Without conscious thought, I ran my hand over my left wrist, over the wide silver cuff that I never took off, and admitted, “I can see it in her eyes.”

“The first time it was pills—”

“The first time?” I interrupted. Lexi sadly nodded her head.

“Yes. The second, she tried to gas herself. Her stepdad found her in their garage with the car switched on, the garage door shut and a pipe from the exhaust coming through the door’s window.” Lexi shook her head. “She’d left him a note explaining how she couldn’t go back to school, that she couldn’t cope with being the target of her bullies for one more day.” Lexi turned to me when we stopped at a red light. “It was the first time he’d even heard she was being bullied. The school hadn’t said a thing. They didn’t even know. And that’s the problem we’re facing most days—the fact that schools can’t see everything that’s happening under their noses, and that those being hurt and torn apart each day rarely tell anyone what’s happening. It might be embarrassment, shame or fear, but most of our kids in the center never told a single soul that they were going through hell. They simply suffered alone, until they couldn’t take it anymore.”

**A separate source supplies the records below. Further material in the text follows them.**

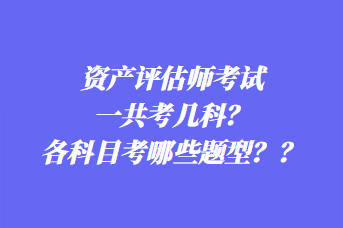 资产评估师考试
一共考几科?
各科目考哪些题型？？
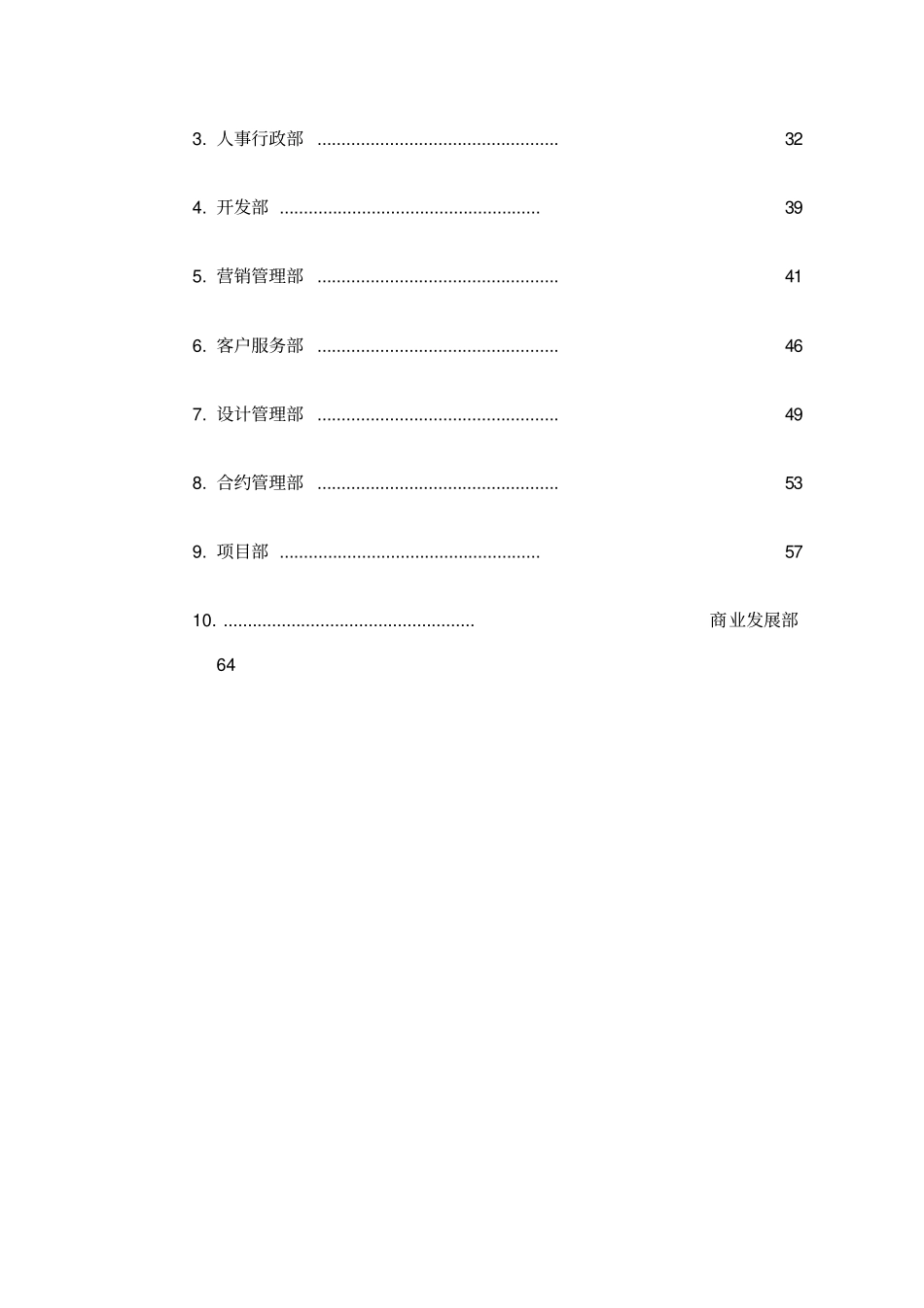 3. 人事行政部 .................................................. 32

4. 开发部 ...................................................... 39

5. 营销管理部 .................................................. 41

6. 客户服务部 .................................................. 46

7. 设计管理部 .................................................. 49

8. 合约管理部 .................................................. 53

9. 项目部 ...................................................... 57

10. .................................................... 商业发展部

64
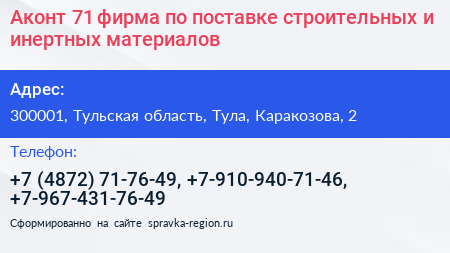 Аконт 71 фирма по поставке строительных и инертных материалов

Адрес:

300001, Тульская область, Тула, Каракозова, 2

Телефон:

+7 (4872) 71-76-49, +7-910-940-71-46, +7-967-431-76-49

Сформированно на сайте spravka-region.ru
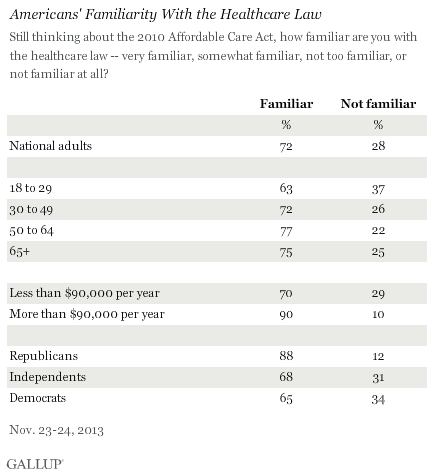 Americans' Familiarity With the Healthcare Law

Still thinking about the 2010 Affordable Care Act, how familiar are you with the healthcare law -- very familiar, somewhat familiar, not too familiar, or not familiar at all?

| | Familiar | Not familiar |
|---|---|---|
| | % | % |
| National adults | 72 | 28 |
| | | |
| 18 to 29 | 63 | 37 |
| 30 to 49 | 72 | 26 |
| 50 to 64 | 77 | 22 |
| 65+ | 75 | 25 |
| | | |
| Less than \$90,000 per year | 70 | 29 |
| More than \$90,000 per year | 90 | 10 |
| | | |
| Republicans | 88 | 12 |
| Independents | 68 | 31 |
| Democrats | 65 | 34 |

Nov. 23-24, 2013

GALLUP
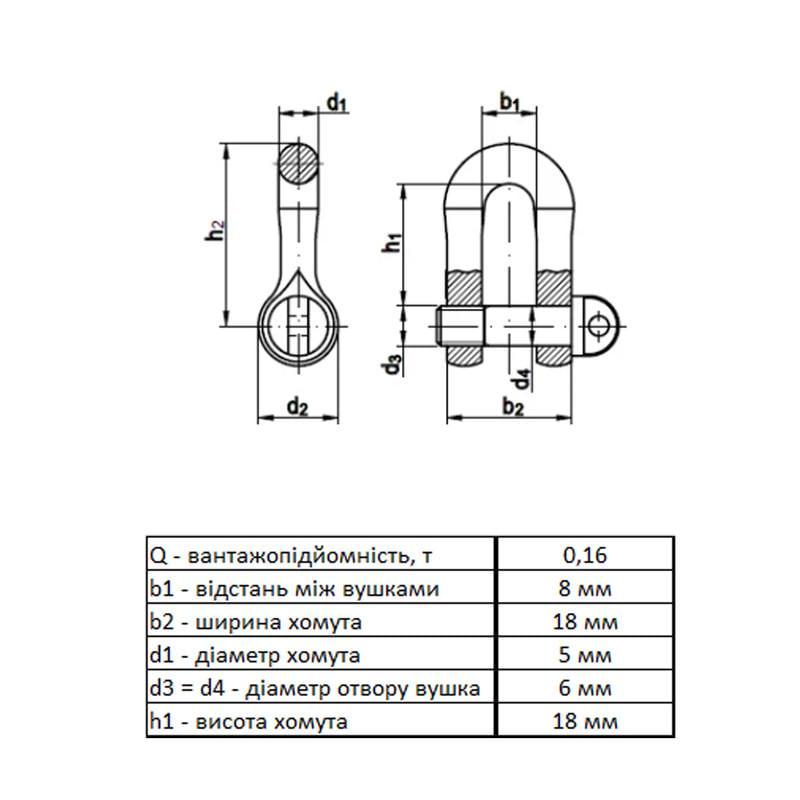 $d_1$

$h_2$

$d_2$

$b_1$

$h_1$

$d_3$

$d_4$

$b_2$

| Q - вантажопідйомність, т | 0,16 |
|---|---|
| b1 - відстань між вушками | 8 мм |
| b2 - ширина хомута | 18 мм |
| d1 - діаметр хомута | 5 мм |
| d3 = d4 - діаметр отвору вушка | 6 мм |
| h1 - висота хомута | 18 мм |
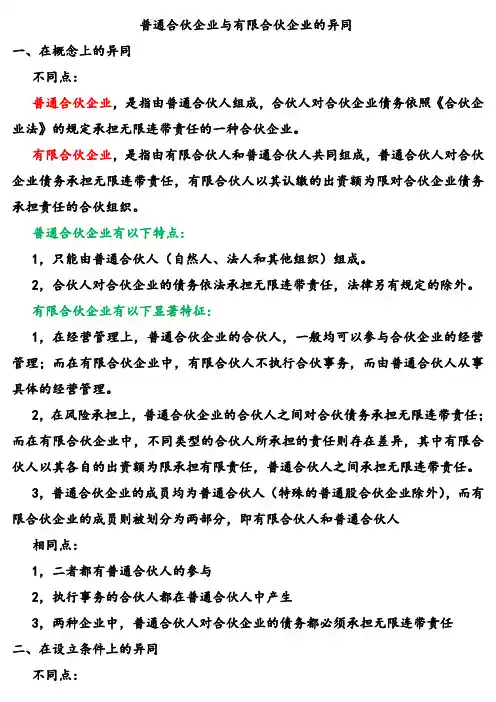 普通合伙企业与有限合伙企业的异同

一、在概念上的异同

不同点：

普通合伙企业，是指由普通合伙人组成，合伙人对合伙企业债务依照《合伙企业法》的规定承担无限连带责任的一种合伙企业。

有限合伙企业，是指由有限合伙人和普通合伙人共同组成，普通合伙人对合伙企业债务承担无限连带责任，有限合伙人以其认缴的出资额为限对合伙企业债务承担责任的合伙组织。

普通合伙企业有以下特点：

1，只能由普通合伙人（自然人、法人和其他组织）组成。

2，合伙人对合伙企业的债务依法承担无限连带责任，法律另有规定的除外。

有限合伙企业有以下显著特征：

1，在经营管理上，普通合伙企业的合伙人，一般均可以参与合伙企业的经营管理；而在有限合伙企业中，有限合伙人不执行合伙事务，而由普通合伙人从事具体的经营管理。

2，在风险承担上，普通合伙企业的合伙人之间对合伙债务承担无限连带责任；而在有限合伙企业中，不同类型的合伙人所承担的责任则存在差异，其中有限合伙人以其各自的出资额为限承担有限责任，普通合伙人之间承担无限连带责任。

3，普通合伙企业的成员均为普通合伙人（特殊的普通股合伙企业除外），而有限合伙企业的成员则被划分为两部分，即有限合伙人和普通合伙人

相同点：

1，二者都有普通合伙人的参与

2，执行事务的合伙人都在普通合伙人中产生

3，两种企业中，普通合伙人对合伙企业的债务都必须承担无限连带责任

二、在设立条件上的异同

不同点：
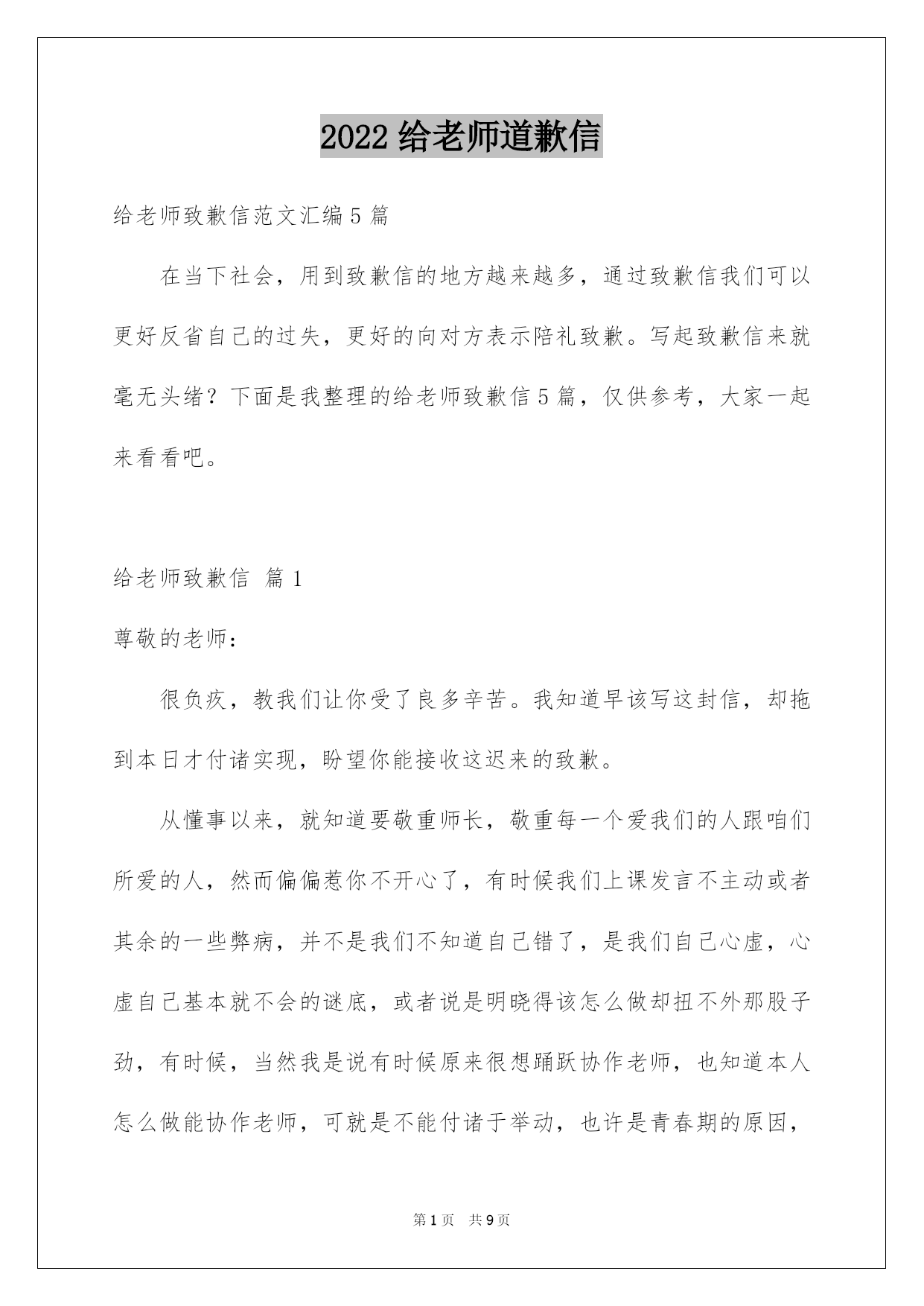 2022 给老师道歉信

给老师致歉信范文汇编 5 篇

在当下社会，用到致歉信的地方越来越多，通过致歉信我们可以更好反省自己的过失，更好的向对方表示陪礼致歉。写起致歉信来就毫无头绪？下面是我整理的给老师致歉信 5 篇，仅供参考，大家一起来看看吧。

给老师致歉信 篇 1

尊敬的老师：

很负疚，教我们让你受了良多辛苦。我知道早该写这封信，却拖到本日才付诸实现，盼望你能接收这迟来的致歉。

从懂事以来，就知道要敬重师长，敬重每一个爱我们的人跟咱们所爱的人，然而偏偏惹你不开心了，有时候我们上课发言不主动或者其余的一些弊病，并不是我们不知道自己错了，是我们自己心虚，心虚自己基本就不会的谜底，或者说是明晓得该怎么做却扭不外那股子劲，有时候，当然我是说有时候原来很想踊跃协作老师，也知道本人怎么做能协作老师，可就是不能付诸于举动，也许是青春期的原因，

第 1 页 共 9 页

“I know. Like me,” I whispered. I shot a worried glance to Lexi who had started to drive again. She exhaled through her nose, but didn’t say anything in response. She placed her hand in mine and held it all the way home. No judgment or questions… she was simply there for me.

When the car pulled to a stop, she asked, “I’m back there tomorrow at eight if you want to come and see Clara again?”

“Yes,” I answered immediately.

Lexi nodded, then just as I was about to leave the car, she said, “I found you on the missing persons register, Elsie.” All of the blood inside me cooled to ice and my hand froze on the door handle. “The minute we discovered your name, I searched for you and found an entry for Elsie Hall from Portland, Oregon.”

I sucked in a strained breath.

“I announced you found, though from what I can tell, you have no family. The missing person’s report was made by a Susan Addison, she runs a group home for girls on the outskirts of Portland. It was made a few months before you turned seventeen. The case was still open when we brought you back here. It was filed when you ran from hospital, never to return.”